LCV gcp interpretation thresholds (0, 0.5, 0.6, 1) are tabulated in usage-guide.md.

Standard Sensitivity Battery (Working Reference)

Goal: Run the canonical UHP-focused MR sensitivity suite on harmonized two-sample data.

Approach: Compute IVW + Egger + median + mode side-by-side; test Egger intercept and heterogeneity; run MR-PRESSO with >=5000 distributions for publication or >=10000 for stringent reporting; apply Steiger filter; leave-one-out; report all estimates.

library(TwoSampleMR)
library(MRPRESSO)

methods <- c('mr_ivw', 'mr_egger_regression', 'mr_weighted_median', 'mr_weighted_mode')
res_mr <- mr(dat, method_list = methods)

het <- mr_heterogeneity(dat)
pleio <- mr_pleiotropy_test(dat)
loo <- mr_leaveoneout(dat)
steiger <- directionality_test(dat)

isq <- Isq(dat$beta.exposure, dat$se.exposure)
nome_pass <- isq >= 0.9

presso <- mr_presso(
    BetaOutcome='beta.outcome', BetaExposure='beta.exposure',
    SdOutcome='se.outcome', SdExposure='se.exposure',
    OUTLIERtest=TRUE, DISTORTIONtest=TRUE,
    data=dat, NbDistribution=10000, SignifThreshold=0.05)

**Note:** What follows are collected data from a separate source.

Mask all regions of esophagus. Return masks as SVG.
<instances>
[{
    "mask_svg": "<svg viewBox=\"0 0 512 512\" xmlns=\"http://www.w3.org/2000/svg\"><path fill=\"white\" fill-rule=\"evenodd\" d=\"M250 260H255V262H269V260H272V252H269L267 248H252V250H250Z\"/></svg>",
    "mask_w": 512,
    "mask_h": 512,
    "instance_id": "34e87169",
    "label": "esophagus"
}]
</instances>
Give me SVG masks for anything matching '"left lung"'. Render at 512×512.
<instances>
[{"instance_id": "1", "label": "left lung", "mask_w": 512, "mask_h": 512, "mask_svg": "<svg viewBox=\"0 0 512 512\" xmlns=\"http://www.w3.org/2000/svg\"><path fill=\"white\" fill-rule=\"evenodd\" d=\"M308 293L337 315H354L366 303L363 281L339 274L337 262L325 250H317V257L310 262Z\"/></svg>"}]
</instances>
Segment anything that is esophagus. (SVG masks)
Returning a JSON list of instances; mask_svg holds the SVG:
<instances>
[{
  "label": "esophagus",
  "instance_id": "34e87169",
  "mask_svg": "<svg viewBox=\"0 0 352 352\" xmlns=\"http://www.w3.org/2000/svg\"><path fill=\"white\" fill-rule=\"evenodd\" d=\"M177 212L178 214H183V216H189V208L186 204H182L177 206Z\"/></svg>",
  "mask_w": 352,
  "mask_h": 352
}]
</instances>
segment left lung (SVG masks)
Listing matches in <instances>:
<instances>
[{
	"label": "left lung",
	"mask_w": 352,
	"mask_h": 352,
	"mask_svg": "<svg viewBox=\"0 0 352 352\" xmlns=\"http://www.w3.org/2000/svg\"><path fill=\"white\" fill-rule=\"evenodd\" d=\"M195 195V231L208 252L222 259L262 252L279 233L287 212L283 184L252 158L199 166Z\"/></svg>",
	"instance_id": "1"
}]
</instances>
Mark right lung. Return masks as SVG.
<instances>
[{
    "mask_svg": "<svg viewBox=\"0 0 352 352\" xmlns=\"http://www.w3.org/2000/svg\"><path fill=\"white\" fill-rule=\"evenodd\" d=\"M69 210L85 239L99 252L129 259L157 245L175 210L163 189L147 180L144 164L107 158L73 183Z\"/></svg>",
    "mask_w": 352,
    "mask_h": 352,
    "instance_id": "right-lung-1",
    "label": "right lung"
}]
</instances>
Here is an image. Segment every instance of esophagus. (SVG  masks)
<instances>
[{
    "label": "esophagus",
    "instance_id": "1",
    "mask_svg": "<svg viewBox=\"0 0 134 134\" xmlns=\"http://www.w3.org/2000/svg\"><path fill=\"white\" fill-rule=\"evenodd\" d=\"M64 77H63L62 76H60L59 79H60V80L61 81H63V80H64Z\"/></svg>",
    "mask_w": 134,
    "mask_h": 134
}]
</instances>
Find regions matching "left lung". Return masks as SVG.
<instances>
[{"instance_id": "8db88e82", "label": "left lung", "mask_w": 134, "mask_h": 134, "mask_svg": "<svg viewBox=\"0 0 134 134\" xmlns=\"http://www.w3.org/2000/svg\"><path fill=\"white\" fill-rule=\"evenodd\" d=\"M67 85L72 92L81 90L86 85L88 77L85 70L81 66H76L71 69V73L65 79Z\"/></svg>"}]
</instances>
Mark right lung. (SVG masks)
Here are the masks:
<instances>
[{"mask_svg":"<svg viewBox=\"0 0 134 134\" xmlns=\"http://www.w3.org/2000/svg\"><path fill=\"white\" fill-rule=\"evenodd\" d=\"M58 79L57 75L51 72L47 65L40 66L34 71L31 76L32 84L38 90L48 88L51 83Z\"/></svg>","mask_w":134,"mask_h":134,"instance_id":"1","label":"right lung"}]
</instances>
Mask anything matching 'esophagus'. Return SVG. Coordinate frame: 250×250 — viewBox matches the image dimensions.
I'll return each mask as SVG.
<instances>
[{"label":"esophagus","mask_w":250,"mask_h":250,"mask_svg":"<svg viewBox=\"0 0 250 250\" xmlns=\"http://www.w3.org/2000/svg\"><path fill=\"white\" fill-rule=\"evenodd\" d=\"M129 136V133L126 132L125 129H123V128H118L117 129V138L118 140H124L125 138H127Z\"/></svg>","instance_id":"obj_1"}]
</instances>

global_p <- presso$`MR-PRESSO results`$`Global Test`$Pvalue
outlier_p <- presso$`MR-PRESSO results`$`Outlier Test`$Pvalue
distortion_p <- presso$`MR-PRESSO results`$`Distortion Test`$Pvalue
n_outliers <- sum(outlier_p < 0.05, na.rm=TRUE)

Full working pipeline incl SIMEX, MR-RAPS, contamination mixture, and STROBE-MR table: examples/sensitivity_battery.R.

CAUSE for CHP-Aware Estimation

Goal: Distinguish causal from shared-factor (correlated horizontal pleiotropy) explanations of an exposure-outcome association.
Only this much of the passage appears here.